Zulu est le genre de projet dont a besoin
le cinéma français pour se légitimer auprès
d'un certain public de cinéphiles, voir d'acquéreurs
étrangers... et j'ai d'autant plus honte de ne l'avoir
vu en salles. Le film débute comme un polar lambda mais
avec un avantage certain : il est tenu par 2 acteurs que l'on
aurait pas forcément vu ensemble ; le sous-estimé
(si, si) O. Bloom, utilisé ici à sa "juste
valeur", et un F. Whitaker dont je ne tarirai jamais d'éloges.

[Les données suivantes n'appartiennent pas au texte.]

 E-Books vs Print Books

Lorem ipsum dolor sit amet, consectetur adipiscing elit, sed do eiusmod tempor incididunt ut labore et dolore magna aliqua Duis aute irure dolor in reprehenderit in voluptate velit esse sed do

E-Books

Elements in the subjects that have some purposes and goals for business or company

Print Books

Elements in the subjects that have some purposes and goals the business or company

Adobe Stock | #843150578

Mais nous ne sommes pas non plus dans l'énième
épisode d'une vulgaire série TV : la tension sera
omniprésente tout au long de l'enquête, la violence
sera sous-jacente où carrément frontale et on
ne pourra y échapper. Et puis il y a une certaine façon
de raconter l'histoire, d'y inclure des personnages avec un
background d'une puissance ravageuse ; des traumas pesants et
des histoires d'amour complexes et bancales qui font de ses
flics des personnages hors normes. Comme si leur histoire collait
à ce pays blessé dans son âme, jamais vraiment
remis de ses blessures et où l'Histoire pèse encore
abominablement sur une société à moitié
ravagé par la pauvreté. On pourra toutefois regretter
que l'enquête soit un peu trop limpide et, surtout, qu'elle
paraisse s'arrêter en cour de route dans la mesure où
les spectateurs ont un temps d'avance sur la police. Fort heureusement
l'idée de cette nouvelle drogue, faisant passer la meth
de "Breaking bad" pour d'inoffensifs bonbons, pimente
le récit, récit qui nous tient tout de même
grâce à une réalisation en dentelle et un
peu à l'image générale de l'oeuvre : propre,
nette, efficace, sortant aisément du lot mais pas assez
pour toucher au génie d'un Seven, ni
même à celui du récent Prisonners.
Un film riche, un film fort, un film somptueusement noir.